### Aim of the task
Please answer from the source passage: if a shareholder meeting is adjourned for how long must the Board fix a new record date?

### Source passage
SECTION 8. RECORD DATE. The Board may fix in advance, a record date for the determination of the
shareholders entitled to notice of a meeting or to vote or entitled to receive payment of any dividend or other
distribution, or any allotment of rights, or to exercise rights in respect to any other lawful action. The record date
so fixed shall be not more than sixty (60) nor less than ten (10) days prior to the date of the meeting nor more
than sixty (60) days prior to any other action. When a record date is so fixed, only shareholders of record on that
date are entitled to notice of and to vote at the meeting or to receive the dividend, distribution, or allotment of
rights, or to exercise of the rights, as the case may be, notwithstanding any transfer of shares on the books of
the corporation after the record date. A determination of shareholders of record entitled to notice of or to vote at
a meeting of shareholders shall apply to any adjournment of the meeting unless the Board fixes a new record
date for the meeting. The Board shall fix a new record date if the meeting is adjourned for more than forty-five
(45) days.
If no record date is fixed by the Board, the record date for determining shareholders entitled to notice of or to
vote at a meeting of shareholders shall be the close of business on the business day next preceding the day on
which notice is given or, if notice is waived, at the close of business on the business day next preceding the day
on which notice is given. The record date for determining shareholders for any purpose other than as set in this
Section 8 or Section 10 of this Article shall be at the close of the day on which the Board adopts the resolution
relating thereto, or the sixtieth day prior to the date of such other action, whichever is later.
SECTION 9. CONSENT OF ABSENTEES. The transactions of any meeting of shareholders, however called
and noticed, and wherever held, are as valid as though had at a meeting duly held after regular call and notice,
if a quorum is present either in person or by proxy, and if, either before or after the meeting, each of the persons
entitled to vote not present in person or by proxy, signs a written waiver of notice, or a consent to the holding of
the meeting or an approval of the minutes thereof. All such waivers, consents or approvals shall be filed with the
corporate records or made a part of the minutes of the meeting.
SECTION 10. ACTION WITHOUT MEETING. Any action which, under any provision of law, may be taken at
any annual or special meeting of shareholders, may be taken without a meeting and without prior notice if a
consent in writing, setting forth the actions to be taken, shall be signed by the holders of outstanding shares
having not less than the minimum number of votes that would be necessary to authorize or take such action at a
meeting at which all shares entitled to vote thereon were present and voted. Unless a record date for voting
purposes be fixed as provided in Section 8 of this Article, the record date for determining shareholders entitled
to give consent pursuant to this Section 10, when no prior action by the Board has been taken, shall be the day
on which the first written-consent is given.

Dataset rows
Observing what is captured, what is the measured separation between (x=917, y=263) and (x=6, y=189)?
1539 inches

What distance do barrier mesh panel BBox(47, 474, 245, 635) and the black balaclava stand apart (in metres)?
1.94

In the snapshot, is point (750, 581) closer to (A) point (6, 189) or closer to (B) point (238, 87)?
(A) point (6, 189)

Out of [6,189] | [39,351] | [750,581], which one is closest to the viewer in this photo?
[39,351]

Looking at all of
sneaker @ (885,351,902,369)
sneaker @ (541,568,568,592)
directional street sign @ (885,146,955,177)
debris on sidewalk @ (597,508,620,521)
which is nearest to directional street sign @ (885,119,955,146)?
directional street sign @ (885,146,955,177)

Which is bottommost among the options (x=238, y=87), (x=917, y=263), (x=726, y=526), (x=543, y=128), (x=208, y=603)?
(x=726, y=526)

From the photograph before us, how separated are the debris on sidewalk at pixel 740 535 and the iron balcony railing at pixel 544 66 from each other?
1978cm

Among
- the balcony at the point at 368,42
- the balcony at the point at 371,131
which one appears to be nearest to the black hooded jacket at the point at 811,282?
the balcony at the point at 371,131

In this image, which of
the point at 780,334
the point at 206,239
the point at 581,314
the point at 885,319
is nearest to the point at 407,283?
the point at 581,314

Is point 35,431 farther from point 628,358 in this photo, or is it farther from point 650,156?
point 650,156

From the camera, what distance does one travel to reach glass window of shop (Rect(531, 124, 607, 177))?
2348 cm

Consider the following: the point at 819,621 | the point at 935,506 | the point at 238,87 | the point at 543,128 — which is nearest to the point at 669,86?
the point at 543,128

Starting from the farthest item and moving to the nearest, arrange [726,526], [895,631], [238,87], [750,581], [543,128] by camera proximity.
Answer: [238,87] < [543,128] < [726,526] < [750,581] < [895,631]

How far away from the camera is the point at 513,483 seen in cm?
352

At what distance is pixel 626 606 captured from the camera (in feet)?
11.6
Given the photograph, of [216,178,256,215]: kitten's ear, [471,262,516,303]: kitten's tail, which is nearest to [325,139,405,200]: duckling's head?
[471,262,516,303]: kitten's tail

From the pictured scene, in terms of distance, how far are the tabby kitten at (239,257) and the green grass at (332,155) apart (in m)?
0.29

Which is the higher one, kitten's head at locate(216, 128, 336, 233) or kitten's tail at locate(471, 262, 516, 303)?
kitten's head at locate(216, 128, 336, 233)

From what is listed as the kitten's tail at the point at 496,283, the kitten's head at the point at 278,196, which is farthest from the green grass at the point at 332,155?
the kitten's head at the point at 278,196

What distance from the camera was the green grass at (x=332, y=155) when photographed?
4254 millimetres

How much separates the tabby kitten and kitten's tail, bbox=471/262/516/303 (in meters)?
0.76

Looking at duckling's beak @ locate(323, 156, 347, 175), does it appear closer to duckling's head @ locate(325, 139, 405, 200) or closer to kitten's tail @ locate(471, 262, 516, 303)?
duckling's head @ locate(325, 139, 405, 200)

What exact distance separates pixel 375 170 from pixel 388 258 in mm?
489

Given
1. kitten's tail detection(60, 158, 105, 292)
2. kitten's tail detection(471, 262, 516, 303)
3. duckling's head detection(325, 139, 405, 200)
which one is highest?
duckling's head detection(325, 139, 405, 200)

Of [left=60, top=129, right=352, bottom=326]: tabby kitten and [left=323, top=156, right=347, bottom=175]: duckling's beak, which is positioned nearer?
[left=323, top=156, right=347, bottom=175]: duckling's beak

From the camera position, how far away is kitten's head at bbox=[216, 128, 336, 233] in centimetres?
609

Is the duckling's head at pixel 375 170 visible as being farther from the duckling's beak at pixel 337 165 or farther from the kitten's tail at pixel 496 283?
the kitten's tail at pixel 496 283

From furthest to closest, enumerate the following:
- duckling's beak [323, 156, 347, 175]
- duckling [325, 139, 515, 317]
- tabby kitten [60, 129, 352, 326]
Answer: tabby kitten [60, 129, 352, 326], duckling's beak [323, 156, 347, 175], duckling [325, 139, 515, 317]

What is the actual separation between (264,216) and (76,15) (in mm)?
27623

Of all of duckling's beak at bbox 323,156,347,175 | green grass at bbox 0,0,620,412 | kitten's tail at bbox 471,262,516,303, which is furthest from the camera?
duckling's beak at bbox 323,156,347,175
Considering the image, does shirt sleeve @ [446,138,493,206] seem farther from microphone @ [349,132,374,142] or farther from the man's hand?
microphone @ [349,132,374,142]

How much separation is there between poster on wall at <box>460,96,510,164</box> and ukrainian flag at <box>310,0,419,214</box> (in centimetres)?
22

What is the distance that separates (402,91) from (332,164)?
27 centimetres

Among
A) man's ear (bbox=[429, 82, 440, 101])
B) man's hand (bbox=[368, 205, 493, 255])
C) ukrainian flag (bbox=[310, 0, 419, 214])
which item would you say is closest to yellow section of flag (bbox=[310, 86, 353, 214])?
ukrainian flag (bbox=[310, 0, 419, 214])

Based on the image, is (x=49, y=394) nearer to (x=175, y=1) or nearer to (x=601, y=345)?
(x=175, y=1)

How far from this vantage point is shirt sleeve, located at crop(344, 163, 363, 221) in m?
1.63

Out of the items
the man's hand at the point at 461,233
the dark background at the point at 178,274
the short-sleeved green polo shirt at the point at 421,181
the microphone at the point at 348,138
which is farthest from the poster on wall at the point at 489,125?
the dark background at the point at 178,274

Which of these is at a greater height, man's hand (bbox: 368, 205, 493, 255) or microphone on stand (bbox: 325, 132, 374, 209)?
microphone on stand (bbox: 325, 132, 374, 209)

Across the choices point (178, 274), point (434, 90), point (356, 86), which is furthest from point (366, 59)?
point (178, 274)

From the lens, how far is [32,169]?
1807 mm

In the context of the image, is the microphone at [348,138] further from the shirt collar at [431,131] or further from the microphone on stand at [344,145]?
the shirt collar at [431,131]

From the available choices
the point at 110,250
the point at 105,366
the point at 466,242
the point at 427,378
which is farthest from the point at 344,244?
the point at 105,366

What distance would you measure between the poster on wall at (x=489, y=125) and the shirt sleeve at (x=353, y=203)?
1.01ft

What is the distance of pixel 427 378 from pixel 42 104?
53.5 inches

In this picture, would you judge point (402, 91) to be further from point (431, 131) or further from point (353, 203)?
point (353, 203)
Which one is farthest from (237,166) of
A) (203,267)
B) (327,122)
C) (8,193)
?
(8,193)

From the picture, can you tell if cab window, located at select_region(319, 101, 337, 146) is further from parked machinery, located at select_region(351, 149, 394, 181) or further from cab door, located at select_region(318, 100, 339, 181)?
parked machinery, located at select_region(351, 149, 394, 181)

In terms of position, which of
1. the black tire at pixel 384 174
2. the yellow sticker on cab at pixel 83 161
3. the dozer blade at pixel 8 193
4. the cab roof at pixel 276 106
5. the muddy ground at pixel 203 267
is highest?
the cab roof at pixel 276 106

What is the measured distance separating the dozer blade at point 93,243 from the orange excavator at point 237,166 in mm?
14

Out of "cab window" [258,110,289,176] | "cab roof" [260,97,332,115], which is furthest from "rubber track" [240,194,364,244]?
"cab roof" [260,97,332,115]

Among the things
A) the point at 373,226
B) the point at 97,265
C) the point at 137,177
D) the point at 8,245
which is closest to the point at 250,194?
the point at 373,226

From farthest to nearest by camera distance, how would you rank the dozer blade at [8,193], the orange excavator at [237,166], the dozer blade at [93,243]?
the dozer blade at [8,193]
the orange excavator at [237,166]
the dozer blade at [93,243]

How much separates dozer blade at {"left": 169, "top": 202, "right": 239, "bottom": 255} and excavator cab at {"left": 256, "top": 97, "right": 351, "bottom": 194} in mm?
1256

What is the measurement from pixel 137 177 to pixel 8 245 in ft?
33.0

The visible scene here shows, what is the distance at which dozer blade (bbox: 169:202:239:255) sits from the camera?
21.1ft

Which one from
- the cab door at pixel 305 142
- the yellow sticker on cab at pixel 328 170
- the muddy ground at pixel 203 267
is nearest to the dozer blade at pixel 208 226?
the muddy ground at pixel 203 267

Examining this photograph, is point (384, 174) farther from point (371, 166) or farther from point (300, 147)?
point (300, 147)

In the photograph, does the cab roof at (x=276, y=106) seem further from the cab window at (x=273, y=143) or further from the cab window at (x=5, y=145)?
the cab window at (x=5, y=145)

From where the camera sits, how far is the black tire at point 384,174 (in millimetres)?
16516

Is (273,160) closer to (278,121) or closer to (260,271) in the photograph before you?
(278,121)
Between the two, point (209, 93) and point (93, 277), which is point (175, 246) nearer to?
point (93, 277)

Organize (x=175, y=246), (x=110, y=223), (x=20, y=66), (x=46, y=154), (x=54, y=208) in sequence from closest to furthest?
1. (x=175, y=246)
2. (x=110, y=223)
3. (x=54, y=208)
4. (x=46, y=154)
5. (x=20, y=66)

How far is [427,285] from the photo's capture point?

### Result of the exercise
The Board must fix a new record date if the meeting is adjourned for more than forty-five (45) days.